9/13/2023
Boiler systems are a critical component to operating commercial and institutional facilities. They ensure warm buildings, hot water, and provide the energy to operate equipment for dozens of industries. They can also be among the costliest capital projects a facility has to undertake.
Large-scale capital projects involving replacement of boilers and related infrastructure can cost millions of dollars. Repairs can be expensive too, but they are often a more cost-effective solution to keep things running. When deciding whether it’s time to replace or upgrade boiler systems or continue maintaining with repairs, there are many factors facility managers and building owners need to consider.
When it comes to any large capital project or asset replacement, advanced preparation can make all the difference.
From a financial perspective, before even getting to the question of repair or replace, facility owners and managers should already have a plan in place, says Larry Mayotte, senior operations manager at McKinstry.
“What are you doing to kind of prepare and plan for asset replacement?” he asks.
Part of that planning is looking at the assets to assess the age of equipment and its criticality to the environment. To really gauge the financial impact and timeline of asset replacement, building owners and facility managers must understand what would happen and what the risks are if an asset should fail. Based on that, managers can create a budget that aligns to either repairing or replacing the assets.
Unfortunately, not everyone takes the time to go through these exercises, forcing managers to make a choice after a failure has already occurred. When that happens, managers must evaluate the cost of replacement in an emergency versus the cost of repairs. This can lead to lost production, no longer having hot water for tenants, or leaving employees in the cold.
“You've lost the ability to control the situation, and you're almost forced into a repair or providing a temporary solution that costs an arm and a leg to put in place as you make that choice,” says Mayotte.
To avoid this costly mistake, it is essential to start planning for a future failure now. No equipment lasts forever, but with the right plan in place, managers can prolong a boiler’s life and ensure the capital is available for any bumps in the road. Here are five factors to consider when assessing assets.
Replacing or repairing an asset comes down to a handful of decisions, depending on the application. According to Mayotte, two of the big ones are efficiency and reliability.
By knowing the age of the equipment, managers are better able to understand not only when a failure may occur, but when investing in repairs no longer makes sense or if equipment should be replaced prematurely.
“If we know what asset is aging and is getting near the end of its useful life, we know that the risk of failure increases; we know that the general cost to maintain increases,” says Mayotte. “If we can get ahead of that and avoid and plan for a specific downtime period when it can be replaced, that is going to save money in the long run, as opposed to going through the headache and hassle of downtime, temporary solutions, and then potentially getting stuck in a position where it has to be replaced. Doing it prematurely avoids all of those potential costs.”
When a client comes to George Reilly, principal and regional discipline leader, West Coast MEP, Buro Happold, asking whether they should repair or replace, he advises they look at it from a lifecycle cost analysis perspective, evaluating the total cost of owning and operating a facility over a period of time.
“First thing is we do the assessment, look at what the factors are, look at the infrastructure, and then start thinking about where can we take us to be not dependent on natural gas?” says Reilly. “Some of the factors there can be the age of the equipment, the lifespan. What's the maintenance history been? How compressed is the existing infrastructure? What's the efficiency of the system? We do take all these things under consideration to give our clients informed feedback.”
Peter Georgiev of RMF Engineering recommends a similar tactic, also suggesting a lifecycle cost analysis to help managers consider each scenario. And while he is clear that “boilers are meant to be repaired,” repairs can also get extremely complex and costly. Having a sound lifecycle cost analysis helps managers work through those issues.

_TO DO_.
1. In the boiler article, what is Larry Mayotte's job title at McKinstry?
2. Reproduce the boiler article word for word, starting at "Unfortunately, not everyone" up to and including "when assessing assets.".

_DATA EXCERPT_.
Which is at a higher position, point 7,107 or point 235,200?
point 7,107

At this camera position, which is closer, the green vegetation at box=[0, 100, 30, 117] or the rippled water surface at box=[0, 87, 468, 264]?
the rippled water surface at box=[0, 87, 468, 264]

_SOLUTION LIST_.
1. Senior operations manager.

2.
Unfortunately, not everyone takes the time to go through these exercises, forcing managers to make a choice after a failure has already occurred. When that happens, managers must evaluate the cost of replacement in an emergency versus the cost of repairs. This can lead to lost production, no longer having hot water for tenants, or leaving employees in the cold.
“You've lost the ability to control the situation, and you're almost forced into a repair or providing a temporary solution that costs an arm and a leg to put in place as you make that choice,” says Mayotte.
To avoid this costly mistake, it is essential to start planning for a future failure now. No equipment lasts forever, but with the right plan in place, managers can prolong a boiler’s life and ensure the capital is available for any bumps in the road. Here are five factors to consider when assessing assets.